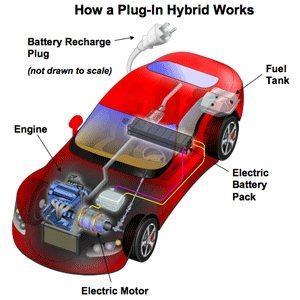 hybrid information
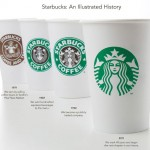 Why consumers balk at companies' efforts to rebrand themselves
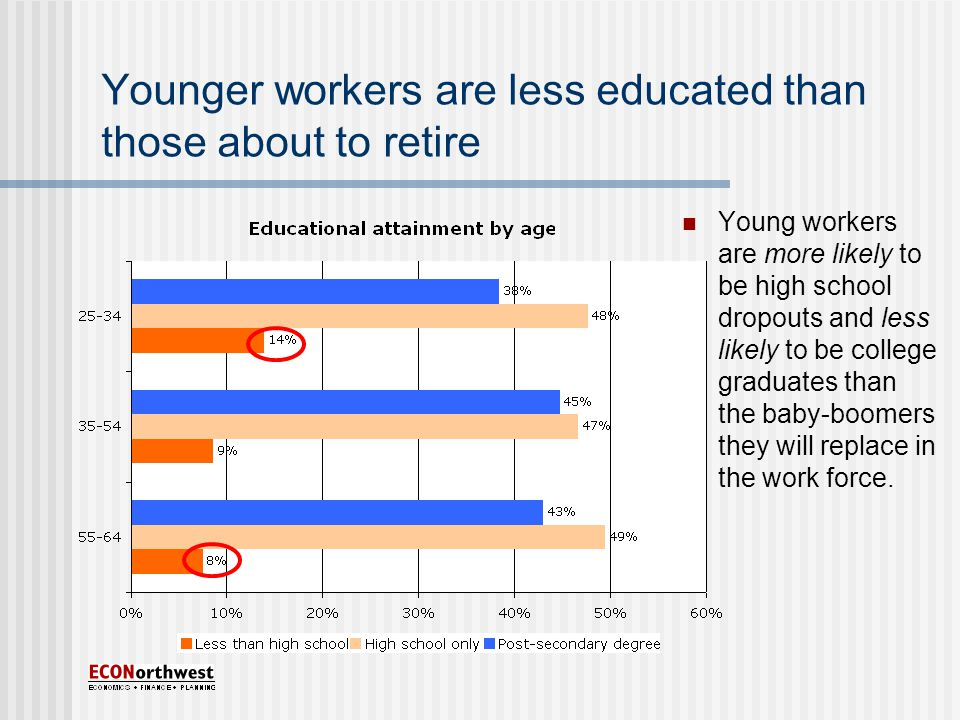 Younger workers are less educated than those about to retire Young workers are more likely to be high school dropouts and less likely to be college graduates than the baby-boomers they will replace in the work force.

◆ ◆ ◆ ◆ ◆ ◆ ◆

» **Task objective**:
Output the data exactly. Pictures don't belong in the result.

» **Your response**:
 hybrid information
 Why consumers balk at companies' efforts to rebrand themselves
 Younger workers are less educated than those about to retire Young workers are more likely to be high school dropouts and less likely to be college graduates than the baby-boomers they will replace in the work force.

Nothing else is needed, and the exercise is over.